PJM Grid Operators: We Can Handle 30 Percent Renewable Energy Integration, And Here’s How
Source: Renewable Energy World Experts believe that the PJM Interconnection system, which encompasses all or parts of Delaware, Illinois, Indiana, Kentucky, Maryland, Michigan, New Jersey, North Carolina, Ohio, Pennsylvania, Tennessee, Virginia, West Virginia and the District of Columbia, can handle up to 30 percent of its energy from wind and solar without “any significant reliability issues,”…
Source: Renewable Energy World
Experts believe that the PJM Interconnection system, which encompasses all or parts of Delaware, Illinois, Indiana, Kentucky, Maryland, Michigan, New Jersey, North Carolina, Ohio, Pennsylvania, Tennessee, Virginia, West Virginia and the District of Columbia, can handle up to 30 percent of its energy from wind and solar without “any significant reliability issues,” assuming transmission upgrades and additional regulation reserves — and at the same time reducing costs and reliance on its costlier conventional generation fleet.
Twelve PJM member states have renewable portfolio standards ranging from 18-25 percent, most with solar carve-outs. PJM projects its own wind and solar requirements will continue to steadily build from roughly 4 GW combined wind and solar in 2010 to 33 GW of wind and over 9 GW of solar by 2029. [Update: PJM’s latest Regional Transmission Expansion Plan suggests it’ll need to accommodate roughly 38 GW of renewables to meet all those states’ RPS targets by 2028.] To get their arms around this rapidly increasing amount of wind and solar energy in its infrastructure back in the spring of 2011 PJM stakeholders requested a study, led by GE Energy, to assess the operational, planning, and market impacts of adding large-scale integration of wind and solar power over the next 15 years. The study covered how it would take shape and be operated, what transmission upgrades would be required, capacity values, and general overall impact on PJM operations. Ten scenarios were explored, from simply maintaining 2011 levels of 2 percent renewable integration, to meeting a 14 percent RPS mandate by 2026, up to a maximum of 30 percent energy annually from solar and wind.
Preliminary results were disclosed last fall, and final results were presented last week. The bottom line: PJM says its system “would not have any significant reliability issues operating with up to 30 percent of its energy [from renewables]” (note: that’s energy, not capacity) though it will require significant additional transmission (nearly $14 billion) and regulation reserves (up to 1.5 GW).
- While suggesting that independent system operators (ISOs) and regional transmission organizations (RTOs) are better suited to handle integration, PJM acknowledges its big footprint would “greatly reduce” variability-related challenges, such as weather diversity and power forecasting/scheduling.
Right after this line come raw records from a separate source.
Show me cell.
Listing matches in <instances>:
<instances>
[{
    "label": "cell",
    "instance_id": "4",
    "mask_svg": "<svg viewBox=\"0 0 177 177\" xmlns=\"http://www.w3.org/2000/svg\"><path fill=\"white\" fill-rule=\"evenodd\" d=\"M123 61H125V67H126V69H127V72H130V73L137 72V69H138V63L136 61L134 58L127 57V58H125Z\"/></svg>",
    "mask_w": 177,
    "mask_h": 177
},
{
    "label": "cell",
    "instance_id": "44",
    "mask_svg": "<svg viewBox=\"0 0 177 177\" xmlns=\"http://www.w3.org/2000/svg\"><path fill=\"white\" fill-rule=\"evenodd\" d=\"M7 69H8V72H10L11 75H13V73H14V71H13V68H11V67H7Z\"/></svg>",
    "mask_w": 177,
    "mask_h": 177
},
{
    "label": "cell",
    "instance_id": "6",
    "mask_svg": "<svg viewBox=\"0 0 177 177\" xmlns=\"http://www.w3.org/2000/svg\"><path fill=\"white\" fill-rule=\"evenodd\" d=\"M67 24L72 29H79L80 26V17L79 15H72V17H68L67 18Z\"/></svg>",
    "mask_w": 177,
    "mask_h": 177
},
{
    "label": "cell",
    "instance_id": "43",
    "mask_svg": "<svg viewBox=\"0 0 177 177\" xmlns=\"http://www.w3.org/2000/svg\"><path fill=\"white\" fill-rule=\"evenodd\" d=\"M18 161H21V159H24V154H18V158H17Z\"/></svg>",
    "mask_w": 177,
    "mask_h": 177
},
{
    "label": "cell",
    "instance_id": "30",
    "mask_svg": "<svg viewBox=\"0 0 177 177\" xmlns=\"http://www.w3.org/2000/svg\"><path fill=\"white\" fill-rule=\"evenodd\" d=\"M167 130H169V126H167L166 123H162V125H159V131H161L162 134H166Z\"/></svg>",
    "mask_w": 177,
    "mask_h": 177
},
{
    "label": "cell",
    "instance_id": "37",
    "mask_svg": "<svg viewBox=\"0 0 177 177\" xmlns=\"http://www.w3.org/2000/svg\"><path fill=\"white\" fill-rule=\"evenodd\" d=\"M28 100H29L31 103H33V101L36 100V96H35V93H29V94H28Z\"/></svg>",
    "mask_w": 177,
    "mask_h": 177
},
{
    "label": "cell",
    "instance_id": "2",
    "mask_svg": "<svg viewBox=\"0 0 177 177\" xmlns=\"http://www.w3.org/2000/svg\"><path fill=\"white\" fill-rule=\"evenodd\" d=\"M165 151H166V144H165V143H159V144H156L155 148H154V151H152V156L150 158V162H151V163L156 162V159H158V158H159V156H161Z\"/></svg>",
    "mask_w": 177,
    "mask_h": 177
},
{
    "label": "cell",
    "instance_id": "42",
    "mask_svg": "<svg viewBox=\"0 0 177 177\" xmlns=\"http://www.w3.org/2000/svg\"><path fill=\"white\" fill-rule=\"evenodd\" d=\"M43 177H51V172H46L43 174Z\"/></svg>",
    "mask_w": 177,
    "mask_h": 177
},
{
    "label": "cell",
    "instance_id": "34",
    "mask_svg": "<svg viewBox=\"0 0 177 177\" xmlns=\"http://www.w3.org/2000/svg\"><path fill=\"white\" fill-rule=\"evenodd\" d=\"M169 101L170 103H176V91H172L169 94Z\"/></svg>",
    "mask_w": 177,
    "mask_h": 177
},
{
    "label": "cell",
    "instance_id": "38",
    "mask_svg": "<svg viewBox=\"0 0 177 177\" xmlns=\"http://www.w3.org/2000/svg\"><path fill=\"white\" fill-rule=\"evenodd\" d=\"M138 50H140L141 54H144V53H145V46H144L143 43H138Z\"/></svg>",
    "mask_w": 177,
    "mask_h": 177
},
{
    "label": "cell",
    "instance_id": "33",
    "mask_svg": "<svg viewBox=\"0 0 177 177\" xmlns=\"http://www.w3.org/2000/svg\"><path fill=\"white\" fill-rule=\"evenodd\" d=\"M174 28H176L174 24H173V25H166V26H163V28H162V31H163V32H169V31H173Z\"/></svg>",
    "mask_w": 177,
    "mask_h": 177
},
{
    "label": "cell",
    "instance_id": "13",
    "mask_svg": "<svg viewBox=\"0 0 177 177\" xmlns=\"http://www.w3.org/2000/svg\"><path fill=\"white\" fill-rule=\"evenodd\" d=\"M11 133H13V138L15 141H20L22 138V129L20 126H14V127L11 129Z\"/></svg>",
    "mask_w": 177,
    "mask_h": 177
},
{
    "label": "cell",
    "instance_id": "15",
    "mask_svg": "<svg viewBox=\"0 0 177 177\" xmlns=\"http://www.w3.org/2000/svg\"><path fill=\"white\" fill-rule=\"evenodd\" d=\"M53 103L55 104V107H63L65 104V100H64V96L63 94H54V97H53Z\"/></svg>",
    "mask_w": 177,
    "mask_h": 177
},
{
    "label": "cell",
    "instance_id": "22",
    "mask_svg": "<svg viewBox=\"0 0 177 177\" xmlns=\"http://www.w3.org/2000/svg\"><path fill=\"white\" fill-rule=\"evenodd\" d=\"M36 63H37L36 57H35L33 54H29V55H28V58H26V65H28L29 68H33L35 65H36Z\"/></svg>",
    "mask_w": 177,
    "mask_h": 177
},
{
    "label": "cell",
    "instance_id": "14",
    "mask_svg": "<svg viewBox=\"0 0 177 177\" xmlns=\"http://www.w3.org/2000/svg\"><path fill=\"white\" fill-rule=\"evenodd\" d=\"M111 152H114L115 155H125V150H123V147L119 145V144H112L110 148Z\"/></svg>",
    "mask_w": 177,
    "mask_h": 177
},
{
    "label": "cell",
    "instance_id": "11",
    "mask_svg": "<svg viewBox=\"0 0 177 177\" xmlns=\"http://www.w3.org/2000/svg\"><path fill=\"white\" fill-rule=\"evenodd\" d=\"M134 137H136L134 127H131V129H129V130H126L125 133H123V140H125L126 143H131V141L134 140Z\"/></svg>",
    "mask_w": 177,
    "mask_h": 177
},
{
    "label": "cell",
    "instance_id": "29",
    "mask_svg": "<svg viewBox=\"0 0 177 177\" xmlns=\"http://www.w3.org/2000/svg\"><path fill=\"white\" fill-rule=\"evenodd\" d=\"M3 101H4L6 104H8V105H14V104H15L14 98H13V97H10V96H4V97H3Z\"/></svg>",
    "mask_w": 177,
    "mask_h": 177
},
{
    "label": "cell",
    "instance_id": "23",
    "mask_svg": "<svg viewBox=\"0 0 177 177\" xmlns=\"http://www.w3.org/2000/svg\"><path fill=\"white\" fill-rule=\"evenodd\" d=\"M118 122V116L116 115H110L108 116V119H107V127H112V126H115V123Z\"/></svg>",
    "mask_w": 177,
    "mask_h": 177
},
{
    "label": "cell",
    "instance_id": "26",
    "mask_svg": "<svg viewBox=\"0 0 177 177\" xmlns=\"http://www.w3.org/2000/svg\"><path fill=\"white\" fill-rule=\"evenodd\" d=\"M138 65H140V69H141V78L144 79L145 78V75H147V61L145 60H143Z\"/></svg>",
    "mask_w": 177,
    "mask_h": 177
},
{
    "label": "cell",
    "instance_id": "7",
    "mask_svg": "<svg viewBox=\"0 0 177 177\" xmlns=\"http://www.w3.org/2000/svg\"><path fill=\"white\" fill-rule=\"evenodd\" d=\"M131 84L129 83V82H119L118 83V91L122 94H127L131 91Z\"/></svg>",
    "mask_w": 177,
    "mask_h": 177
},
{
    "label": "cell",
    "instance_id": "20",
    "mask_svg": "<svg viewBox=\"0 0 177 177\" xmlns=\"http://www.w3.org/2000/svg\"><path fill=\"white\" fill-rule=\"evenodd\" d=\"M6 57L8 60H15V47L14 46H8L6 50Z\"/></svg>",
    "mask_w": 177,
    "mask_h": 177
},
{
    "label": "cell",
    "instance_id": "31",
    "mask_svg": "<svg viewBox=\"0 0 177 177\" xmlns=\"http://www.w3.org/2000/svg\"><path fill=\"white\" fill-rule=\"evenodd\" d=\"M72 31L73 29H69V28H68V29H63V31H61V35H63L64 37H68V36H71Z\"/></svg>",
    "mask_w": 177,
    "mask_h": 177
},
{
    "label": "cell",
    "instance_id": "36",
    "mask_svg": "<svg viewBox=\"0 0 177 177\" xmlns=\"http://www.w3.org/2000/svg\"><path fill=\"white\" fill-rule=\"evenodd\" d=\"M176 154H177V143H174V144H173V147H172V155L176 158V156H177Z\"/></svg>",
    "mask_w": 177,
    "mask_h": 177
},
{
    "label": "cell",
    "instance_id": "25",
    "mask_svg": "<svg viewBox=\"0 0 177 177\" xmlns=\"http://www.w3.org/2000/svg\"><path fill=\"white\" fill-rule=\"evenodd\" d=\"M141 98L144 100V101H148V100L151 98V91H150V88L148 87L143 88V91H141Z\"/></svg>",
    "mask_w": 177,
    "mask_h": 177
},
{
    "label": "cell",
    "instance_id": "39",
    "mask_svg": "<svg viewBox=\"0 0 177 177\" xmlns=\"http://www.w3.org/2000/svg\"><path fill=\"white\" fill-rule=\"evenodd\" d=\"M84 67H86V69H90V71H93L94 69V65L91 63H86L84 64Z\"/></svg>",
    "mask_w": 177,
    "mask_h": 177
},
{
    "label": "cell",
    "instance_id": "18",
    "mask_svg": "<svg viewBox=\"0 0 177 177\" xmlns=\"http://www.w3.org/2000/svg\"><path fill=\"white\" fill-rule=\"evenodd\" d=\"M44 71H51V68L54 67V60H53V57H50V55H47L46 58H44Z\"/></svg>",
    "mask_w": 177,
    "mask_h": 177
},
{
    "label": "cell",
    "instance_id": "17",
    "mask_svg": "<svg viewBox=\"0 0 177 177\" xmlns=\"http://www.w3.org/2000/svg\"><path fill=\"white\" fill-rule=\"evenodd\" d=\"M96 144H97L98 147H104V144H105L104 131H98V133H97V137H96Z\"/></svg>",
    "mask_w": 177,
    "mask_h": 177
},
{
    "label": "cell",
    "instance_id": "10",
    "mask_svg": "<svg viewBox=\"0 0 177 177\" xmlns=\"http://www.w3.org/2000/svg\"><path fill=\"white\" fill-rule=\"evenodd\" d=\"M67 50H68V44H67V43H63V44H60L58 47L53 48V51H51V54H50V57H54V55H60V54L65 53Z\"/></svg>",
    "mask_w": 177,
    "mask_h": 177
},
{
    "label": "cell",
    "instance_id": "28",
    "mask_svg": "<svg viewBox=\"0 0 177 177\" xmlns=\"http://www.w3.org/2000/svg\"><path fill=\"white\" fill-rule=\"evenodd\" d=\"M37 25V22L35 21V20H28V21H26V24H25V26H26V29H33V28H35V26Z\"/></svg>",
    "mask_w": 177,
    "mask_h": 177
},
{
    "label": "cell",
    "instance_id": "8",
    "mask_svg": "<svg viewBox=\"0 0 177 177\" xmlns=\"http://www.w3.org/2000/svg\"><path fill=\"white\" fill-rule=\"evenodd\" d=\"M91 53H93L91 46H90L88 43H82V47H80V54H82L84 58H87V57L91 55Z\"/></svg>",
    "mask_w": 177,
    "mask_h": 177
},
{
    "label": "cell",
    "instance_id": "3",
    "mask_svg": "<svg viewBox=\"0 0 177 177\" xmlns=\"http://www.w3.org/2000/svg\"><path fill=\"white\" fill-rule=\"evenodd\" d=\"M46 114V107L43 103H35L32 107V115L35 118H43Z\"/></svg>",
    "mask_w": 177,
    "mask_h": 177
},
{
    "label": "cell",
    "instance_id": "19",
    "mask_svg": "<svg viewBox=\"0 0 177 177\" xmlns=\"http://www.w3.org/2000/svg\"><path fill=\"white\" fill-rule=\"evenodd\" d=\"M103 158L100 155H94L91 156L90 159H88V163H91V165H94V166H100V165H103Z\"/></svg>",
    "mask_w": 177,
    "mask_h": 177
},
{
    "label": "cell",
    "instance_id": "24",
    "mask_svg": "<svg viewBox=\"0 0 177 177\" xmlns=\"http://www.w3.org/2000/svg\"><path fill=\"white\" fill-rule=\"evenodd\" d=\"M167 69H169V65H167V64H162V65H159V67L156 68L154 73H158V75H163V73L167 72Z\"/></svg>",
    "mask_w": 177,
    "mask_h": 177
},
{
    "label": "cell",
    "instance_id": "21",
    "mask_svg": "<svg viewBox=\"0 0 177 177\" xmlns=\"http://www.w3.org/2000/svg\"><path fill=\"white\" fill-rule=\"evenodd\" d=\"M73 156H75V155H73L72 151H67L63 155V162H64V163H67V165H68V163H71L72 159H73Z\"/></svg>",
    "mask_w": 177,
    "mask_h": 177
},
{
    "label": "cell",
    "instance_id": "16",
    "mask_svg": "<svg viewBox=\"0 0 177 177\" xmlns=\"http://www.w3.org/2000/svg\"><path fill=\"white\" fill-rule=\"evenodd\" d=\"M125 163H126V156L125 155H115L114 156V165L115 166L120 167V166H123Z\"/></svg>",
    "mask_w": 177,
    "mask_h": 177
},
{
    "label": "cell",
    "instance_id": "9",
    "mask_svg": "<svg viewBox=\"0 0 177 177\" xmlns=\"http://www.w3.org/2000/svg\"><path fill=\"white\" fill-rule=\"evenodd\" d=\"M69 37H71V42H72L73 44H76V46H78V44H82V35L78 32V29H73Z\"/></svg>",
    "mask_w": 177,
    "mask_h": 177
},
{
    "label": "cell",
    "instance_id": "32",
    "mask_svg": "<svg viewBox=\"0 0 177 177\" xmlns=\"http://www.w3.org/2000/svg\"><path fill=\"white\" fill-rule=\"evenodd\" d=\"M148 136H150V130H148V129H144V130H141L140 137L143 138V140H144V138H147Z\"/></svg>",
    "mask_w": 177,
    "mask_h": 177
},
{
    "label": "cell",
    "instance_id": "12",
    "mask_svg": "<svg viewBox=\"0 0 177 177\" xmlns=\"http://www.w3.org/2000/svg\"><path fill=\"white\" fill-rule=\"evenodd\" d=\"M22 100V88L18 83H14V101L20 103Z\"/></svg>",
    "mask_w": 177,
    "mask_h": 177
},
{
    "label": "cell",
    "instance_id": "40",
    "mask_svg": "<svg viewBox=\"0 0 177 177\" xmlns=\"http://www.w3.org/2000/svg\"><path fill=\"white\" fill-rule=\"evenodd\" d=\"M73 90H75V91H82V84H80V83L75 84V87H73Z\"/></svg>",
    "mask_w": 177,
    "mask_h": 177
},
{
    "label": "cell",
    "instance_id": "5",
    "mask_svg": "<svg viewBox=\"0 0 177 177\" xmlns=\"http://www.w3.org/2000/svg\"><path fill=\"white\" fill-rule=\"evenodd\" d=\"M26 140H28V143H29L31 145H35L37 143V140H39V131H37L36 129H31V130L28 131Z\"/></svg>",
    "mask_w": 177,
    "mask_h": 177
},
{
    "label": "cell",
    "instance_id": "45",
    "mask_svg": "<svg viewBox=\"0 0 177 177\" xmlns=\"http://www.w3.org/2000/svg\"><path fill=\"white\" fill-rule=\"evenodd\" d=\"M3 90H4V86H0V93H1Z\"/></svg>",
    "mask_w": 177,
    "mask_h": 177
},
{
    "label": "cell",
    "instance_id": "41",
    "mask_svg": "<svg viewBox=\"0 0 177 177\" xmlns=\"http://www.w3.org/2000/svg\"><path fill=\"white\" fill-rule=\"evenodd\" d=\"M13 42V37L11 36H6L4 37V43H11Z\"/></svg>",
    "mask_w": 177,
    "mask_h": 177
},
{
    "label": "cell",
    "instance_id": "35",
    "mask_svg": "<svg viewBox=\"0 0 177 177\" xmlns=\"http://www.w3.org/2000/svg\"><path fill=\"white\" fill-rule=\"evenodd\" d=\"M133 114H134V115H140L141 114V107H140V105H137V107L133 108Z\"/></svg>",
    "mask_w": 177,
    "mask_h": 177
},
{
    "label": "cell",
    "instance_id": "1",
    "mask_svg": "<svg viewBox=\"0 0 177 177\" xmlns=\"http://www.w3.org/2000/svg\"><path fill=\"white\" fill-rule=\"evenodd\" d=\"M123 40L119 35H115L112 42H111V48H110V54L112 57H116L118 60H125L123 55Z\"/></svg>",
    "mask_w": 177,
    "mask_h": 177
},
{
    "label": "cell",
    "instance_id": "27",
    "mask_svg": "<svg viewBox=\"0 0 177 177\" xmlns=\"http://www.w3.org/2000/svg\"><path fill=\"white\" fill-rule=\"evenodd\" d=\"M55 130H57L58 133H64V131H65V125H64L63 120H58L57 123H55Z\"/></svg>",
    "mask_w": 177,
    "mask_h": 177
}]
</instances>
- Every scenario they explored would reduce PJM’s fuel costs and variable operation/maintenance costs, and lowered average locational marginal prices.
- Top-end 30 percent renewables integration would mean more cycling on PJM’s existing generation fleet and would lower coal and combined-cycle generation under all scenarios. Renewables’ lower capacity factors would result in lower revenues for conventional generation resources, but “these increased costs were small relative to the value of the fuel displacement.”
- They also looked at energy storage and demand response, finding that 1 GW of storage or demand response used in place of generator resources for spinning reserves (in the 30 percent renewables scenario) reduced total system production costs by more than $17 million annually, or $1.99/MWh ($17.41/kW-year).
The study takes into account the technology likely incorporated into future wind farms, e.g. larger, taller, and more powerful turbines, that will have higher capacity factors and effective load carrying capabilities than what PJM already uses. It also touches on some impact to (ISOs) and RTOs such as larger balancing areas, shorter scheduling intervals, and centralized wind power forecasting. However, the study pointedly does not analyze the economics of it all or compare the capital investments required. Nor does it get into transmission costs, e.g. generator interconnections and upgrades to mitigate voltage problems, and it didn’t run simulations to evaluate frequency and voltage control issues. To the energy storage angle, the study didn’t assess the economics of the regulation market, suggesting market price of regulation and capital costs will ultimately decide viability.
As a follow-up, the study suggests further examination of reserve requirements and improving resource flexibility, including adding active power controls to wind and solar plants. Recommendations will be explored in more detail at future stakeholder meetings, likely for the PJM’s Intermittent Resources Task Force, which meets roughly every two months (the next meeting is March 17).